First I picked Severe Nightmares, Flashbacks, and Masochism. Later it hit me: this guy has post-traumatic stress disorder. Dove spent the last twenty years as an elite soldier of fortune. All the death and pain he’s experienced, and caused, has worn away at him emotionally. One of the themes of Cyberpunk 2020 is the dehumanizing effect of technologically transforming the body through cybernetics. It never mentions the dehumanizing effect of transforming the mind through violence, maybe because the characters, and authors, are typically young and indestructible.
I also chose the disadvantage of Sadism. In addition to his operational expertise, Dove is an interrogation specialist. The trauma he’s experienced has eroded his connection to his own emotions; his work as an interrogator has eroded his empathy for other people as a simple defense mechanism. People are either targets or noncombatants. He knows this is wrong. That doesn’t stop him from believing it.
The last disadvantage I chose was Overconfidence. Dove is the best and he knows it. He takes incredible risks and wins because he’s the best. Every day he pushes it closer and closer to the edge and he never falls because he’s the best. He’s getting slower and slower, older and weaker, but he’s still the best. He’ll be the best right up to the moment when someone better than him blows his brains out.
That’s more like it! Now there’s a character I can get interested in.
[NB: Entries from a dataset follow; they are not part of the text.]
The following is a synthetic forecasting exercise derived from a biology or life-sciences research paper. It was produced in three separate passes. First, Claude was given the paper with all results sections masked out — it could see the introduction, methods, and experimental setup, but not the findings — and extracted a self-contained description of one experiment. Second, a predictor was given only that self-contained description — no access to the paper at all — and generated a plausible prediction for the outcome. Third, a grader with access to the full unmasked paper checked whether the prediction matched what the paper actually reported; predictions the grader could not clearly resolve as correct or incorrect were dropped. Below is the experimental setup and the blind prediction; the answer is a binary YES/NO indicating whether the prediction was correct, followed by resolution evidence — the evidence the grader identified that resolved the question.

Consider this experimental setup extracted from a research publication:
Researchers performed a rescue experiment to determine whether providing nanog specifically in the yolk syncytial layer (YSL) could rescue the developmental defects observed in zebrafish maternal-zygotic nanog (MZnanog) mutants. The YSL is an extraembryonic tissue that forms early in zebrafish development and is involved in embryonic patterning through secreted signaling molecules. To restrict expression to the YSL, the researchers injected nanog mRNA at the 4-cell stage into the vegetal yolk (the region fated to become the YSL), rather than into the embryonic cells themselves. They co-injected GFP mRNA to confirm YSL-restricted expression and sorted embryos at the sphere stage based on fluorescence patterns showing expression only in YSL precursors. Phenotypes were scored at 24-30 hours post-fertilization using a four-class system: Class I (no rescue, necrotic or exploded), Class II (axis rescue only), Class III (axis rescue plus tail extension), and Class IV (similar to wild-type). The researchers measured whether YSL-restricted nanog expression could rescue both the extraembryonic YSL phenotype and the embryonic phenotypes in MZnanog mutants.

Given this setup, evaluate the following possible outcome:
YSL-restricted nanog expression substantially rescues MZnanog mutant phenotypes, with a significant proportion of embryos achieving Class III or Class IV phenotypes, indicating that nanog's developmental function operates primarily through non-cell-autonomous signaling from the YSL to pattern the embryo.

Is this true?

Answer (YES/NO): YES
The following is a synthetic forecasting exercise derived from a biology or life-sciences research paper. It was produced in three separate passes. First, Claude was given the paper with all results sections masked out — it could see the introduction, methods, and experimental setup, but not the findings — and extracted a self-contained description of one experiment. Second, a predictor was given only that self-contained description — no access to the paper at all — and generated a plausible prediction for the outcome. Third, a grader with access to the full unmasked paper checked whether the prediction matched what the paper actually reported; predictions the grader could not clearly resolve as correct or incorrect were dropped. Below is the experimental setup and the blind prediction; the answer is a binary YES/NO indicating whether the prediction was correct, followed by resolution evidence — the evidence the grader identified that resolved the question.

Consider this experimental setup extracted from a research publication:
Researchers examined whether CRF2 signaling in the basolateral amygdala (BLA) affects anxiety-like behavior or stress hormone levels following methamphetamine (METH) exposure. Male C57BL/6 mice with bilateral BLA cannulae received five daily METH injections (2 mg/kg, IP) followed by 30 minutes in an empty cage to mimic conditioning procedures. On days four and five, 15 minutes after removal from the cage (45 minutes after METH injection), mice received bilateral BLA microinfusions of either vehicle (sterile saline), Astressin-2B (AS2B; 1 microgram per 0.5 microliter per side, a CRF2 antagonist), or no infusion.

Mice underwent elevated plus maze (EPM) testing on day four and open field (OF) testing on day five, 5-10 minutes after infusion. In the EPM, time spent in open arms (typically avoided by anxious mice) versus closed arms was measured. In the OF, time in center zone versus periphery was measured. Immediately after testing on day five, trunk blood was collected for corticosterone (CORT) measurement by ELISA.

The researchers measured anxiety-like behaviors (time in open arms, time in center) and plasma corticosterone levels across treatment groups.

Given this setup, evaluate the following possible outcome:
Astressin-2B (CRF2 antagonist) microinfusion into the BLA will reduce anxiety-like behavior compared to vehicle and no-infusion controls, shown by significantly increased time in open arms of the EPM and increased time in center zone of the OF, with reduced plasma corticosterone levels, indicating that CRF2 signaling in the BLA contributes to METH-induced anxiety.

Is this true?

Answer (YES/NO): NO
He is interesting because his is a profession in which old age is a rare exception. Every day he gets older and slower and weaker and there is never a shortage of hungry wolves circling in the dark. Any chance of a normal relationship slips away. He feels the chill of mortality and he walks the razor’s edge of denial. He knows he is losing control. He is in a dark tunnel and there is no light ahead, only death or insanity.
Can he be saved? Death is inevitable but can he find some brief moment of redemption? What about his colleagues? They’re partners now but tomorrow they might be his targets, or he might be theirs. Can there be friendship between predators or is it, at best, a temporary ceasefire? How can you turn your back on violence when enemies of your own making want to kill you? Is repentance possible when a man dedicates his life to killing? Are some men destined to be damned by their own hand? Is our fate preordained? Is evil something you do or something you are? Why are we here? These are the questions I was looking forward to addressing through Dove.
That was the idea anyway…
Unfortunately for me, the GM only runs published adventures. He’s good at what he does, no fault there, and the rest of the group are good role-players, but if it’s not in the adventure it doesn’t get played. That means Dove is destined for the standard Fighter / Tank role in the party and all those advantages and disadvantages are only modifiers to die rolls. Lots of adventures call for heavy-hitting combat types; few require burned out emotional husks in search of redemption.
I don’t object to this kind of play. I believe that if you’re having fun (and so is everyone else) then you’re doing it right. It’s just a case of mismatched expectations. On a personal level, this is one of the best groups I’ve played with. Everyone is friendly, experienced, and mature, and the game never bogs down. They share the spotlight and there’s a shocking level of party cooperation. It’s great.
Still, I’m not a fan of published adventures. It’s no secret that railroading is endemic in gaming. The measure of a good GM has become how well they hide the railroading and give the players a convincing illusion of freewill. Published adventures railroad even the GM. They limit the descriptions he can read, the NPCs he can use, the settings, the goals, the themes, everything. If he takes the tiniest detour after plot point #3 it all has to funnel back on track for plot point #4.
Another problem is that Cyberpunk 2020 doesn’t actually have any rules for dealing with the themes I built in to Dove. The rules define how to play but they also limit what can be played. If English had no word for “love” we wouldn’t have so much poetry (Unless someone threw together some homebrew vocabulary converted from another language. Zing!).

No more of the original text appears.